((

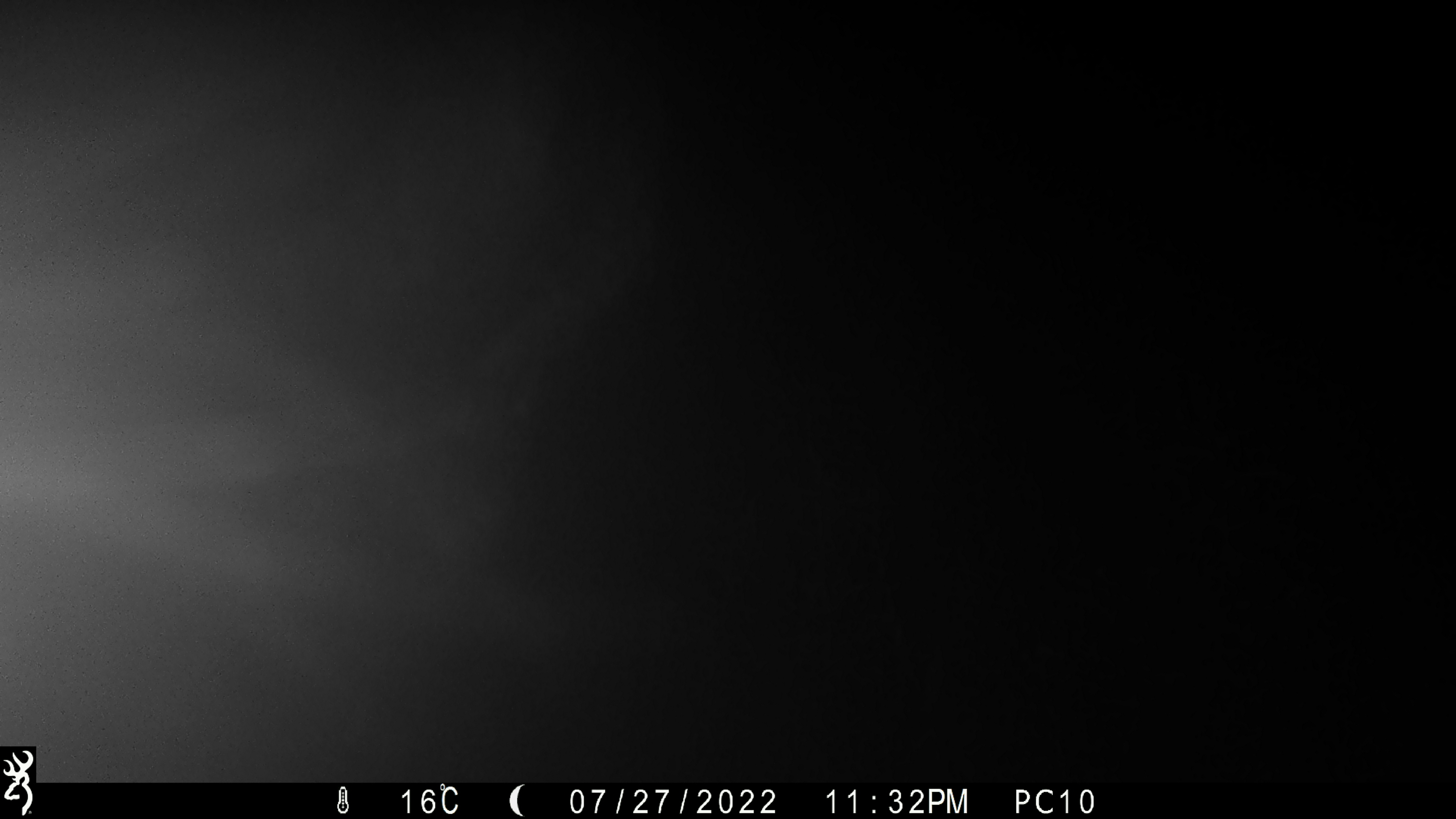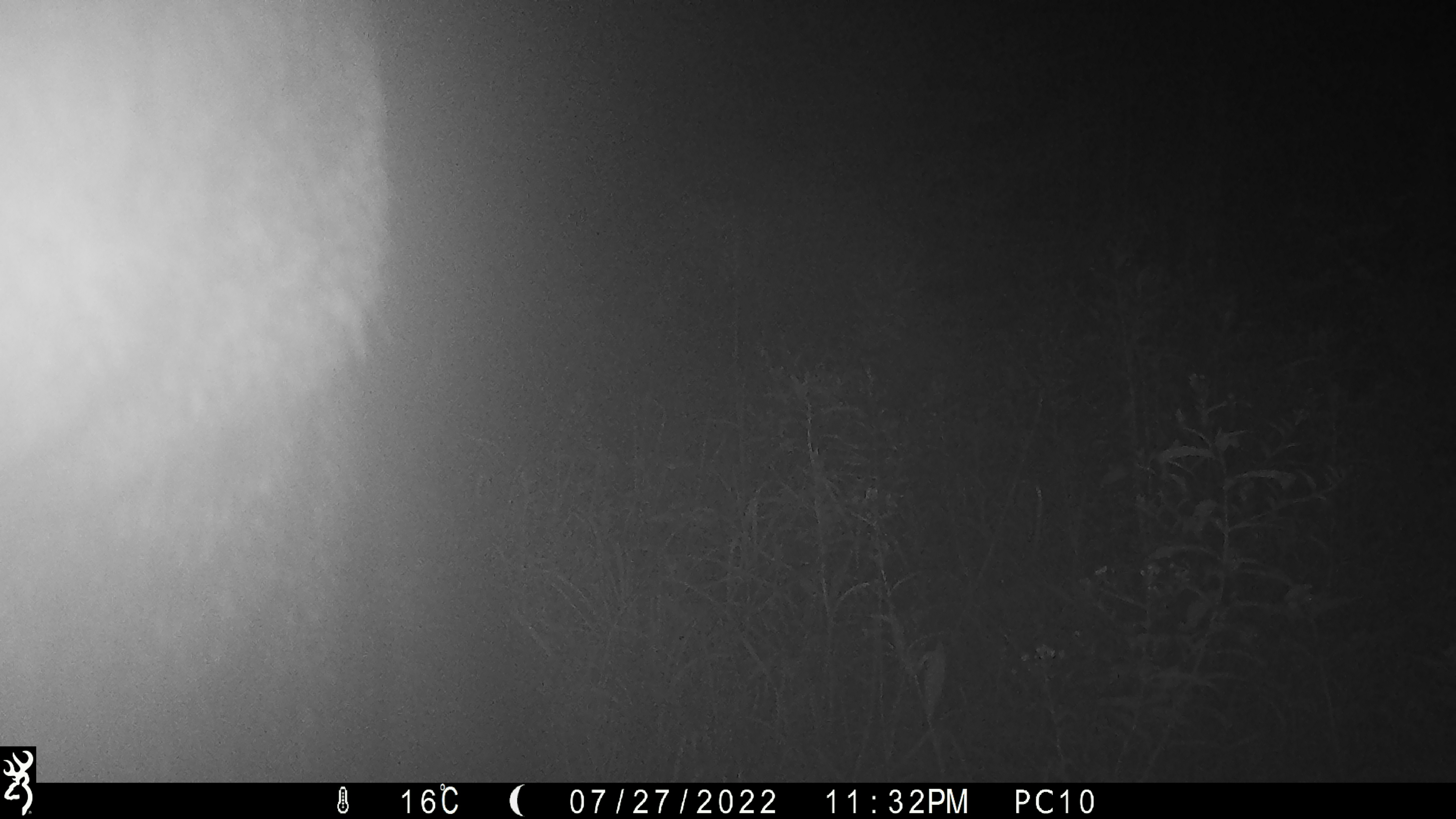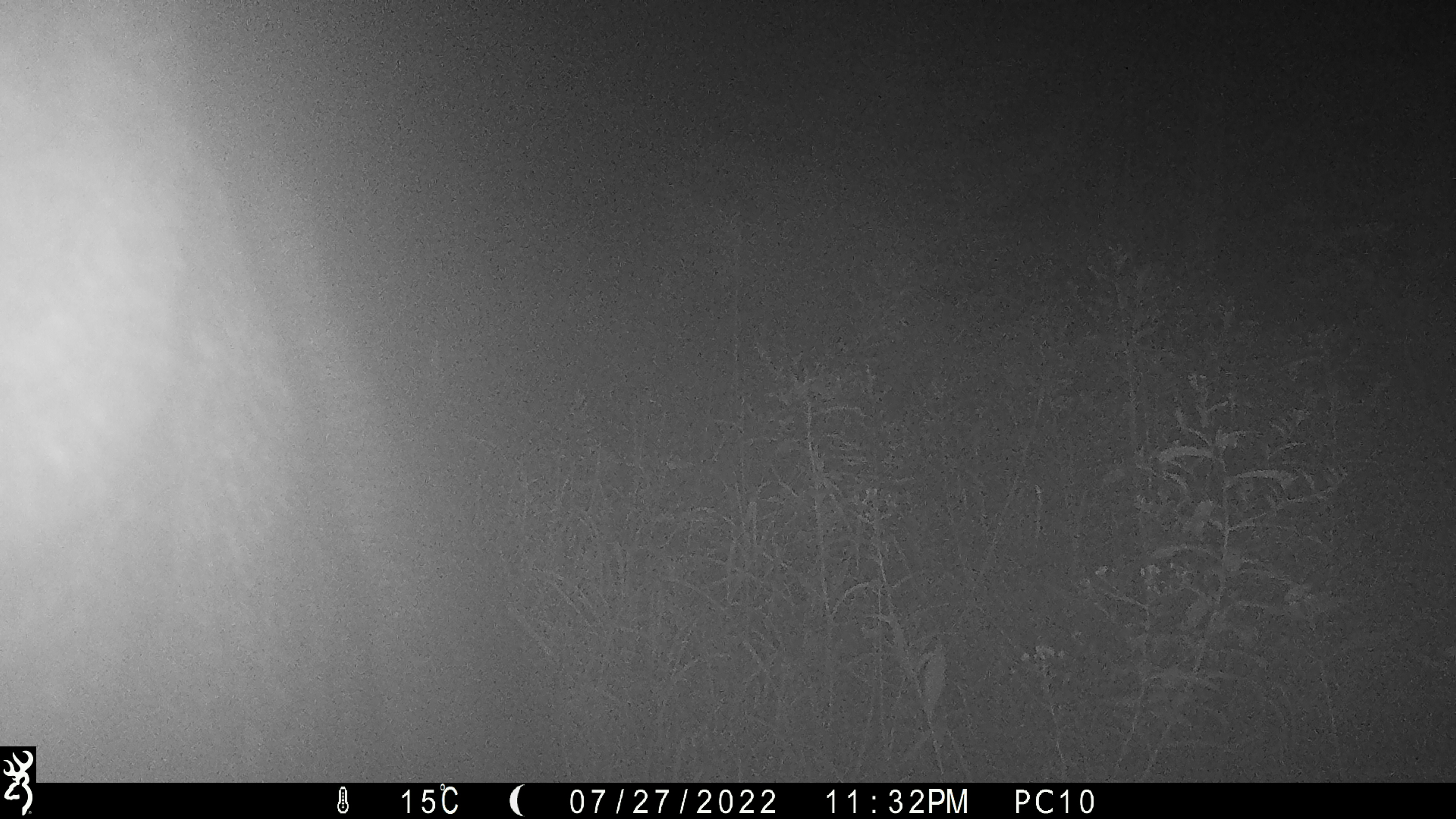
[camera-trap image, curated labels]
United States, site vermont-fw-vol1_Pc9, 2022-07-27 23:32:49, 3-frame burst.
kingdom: Animalia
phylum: Chordata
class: Mammalia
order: Artiodactyla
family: Cervidae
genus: Alces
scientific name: Alces alces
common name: moose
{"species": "moose (Alces alces)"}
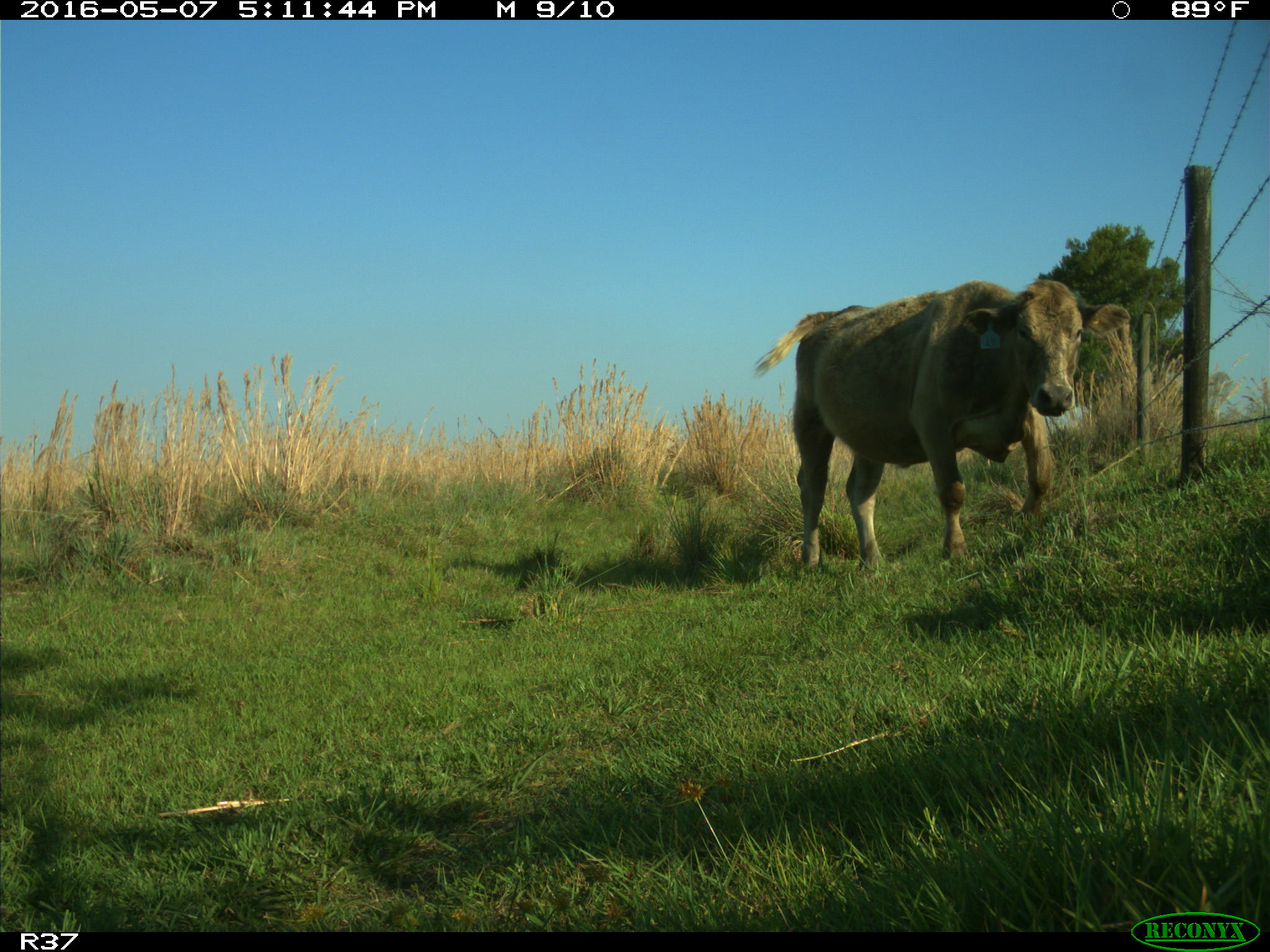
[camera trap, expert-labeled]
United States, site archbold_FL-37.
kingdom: Animalia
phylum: Chordata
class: Mammalia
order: Artiodactyla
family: Bovidae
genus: Bos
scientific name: Bos taurus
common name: domestic cow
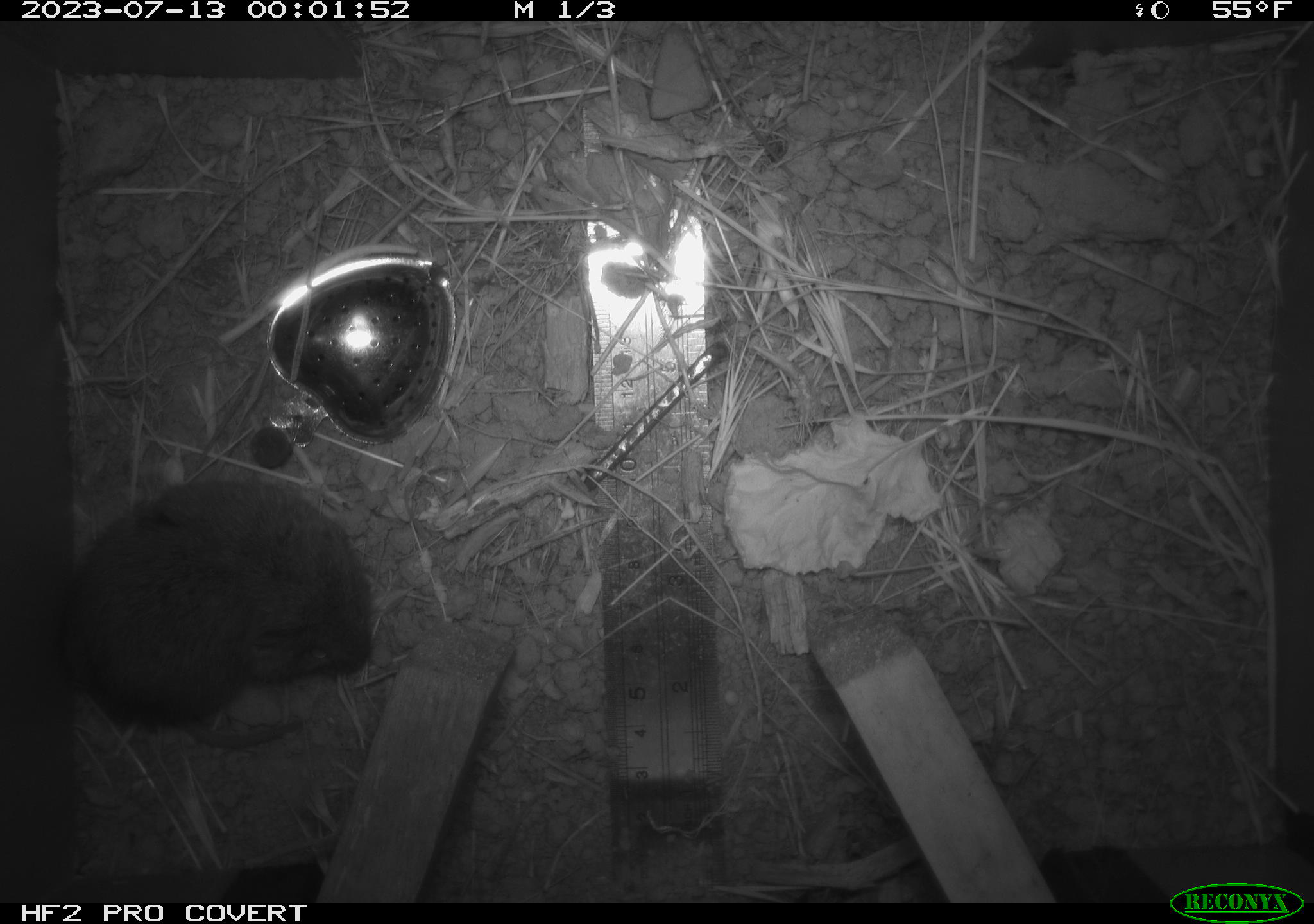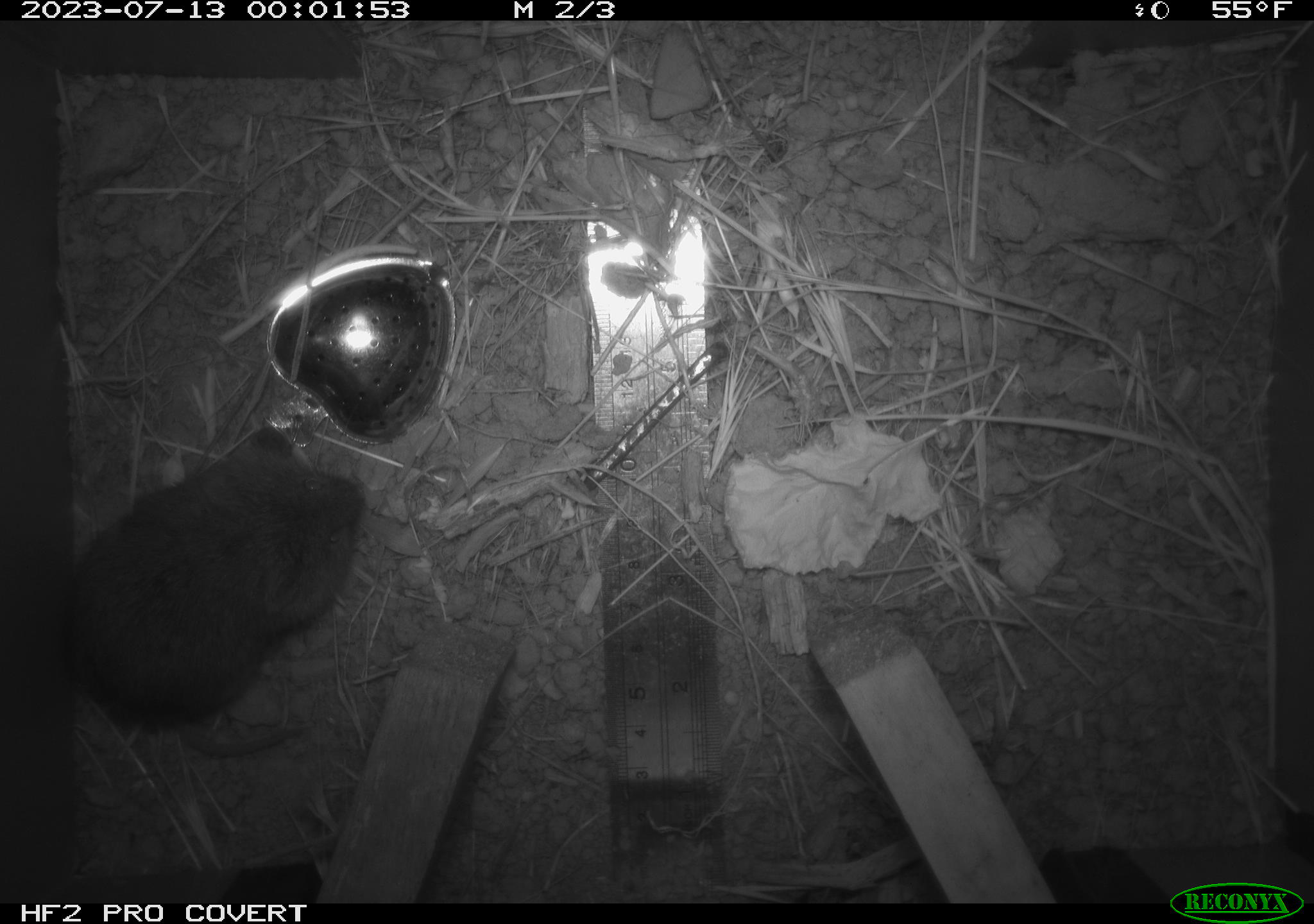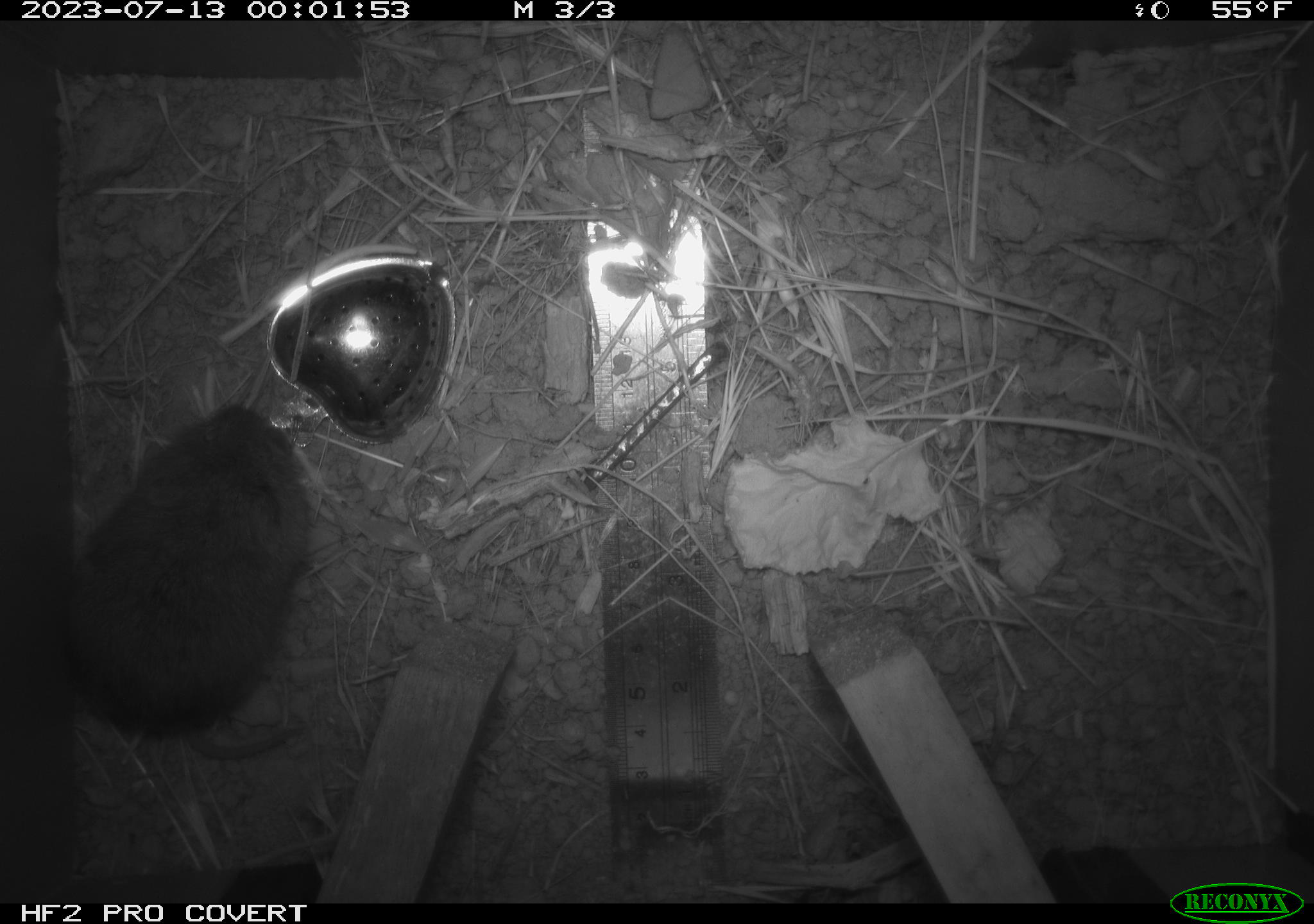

))

● What is required
What belongs in the answer is each line above, reproduced exactly, and no picture.

● Solution to this exercise
[camera-trap image, curated labels]
United States, site vermont-fw-vol1_Pc9, 2022-07-27 23:32:49, 3-frame burst.
kingdom: Animalia
phylum: Chordata
class: Mammalia
order: Artiodactyla
family: Cervidae
genus: Alces
scientific name: Alces alces
common name: moose
{"species": "moose (Alces alces)"}
[camera trap, expert-labeled]
United States, site archbold_FL-37.
kingdom: Animalia
phylum: Chordata
class: Mammalia
order: Artiodactyla
family: Bovidae
genus: Bos
scientific name: Bos taurus
common name: domestic cow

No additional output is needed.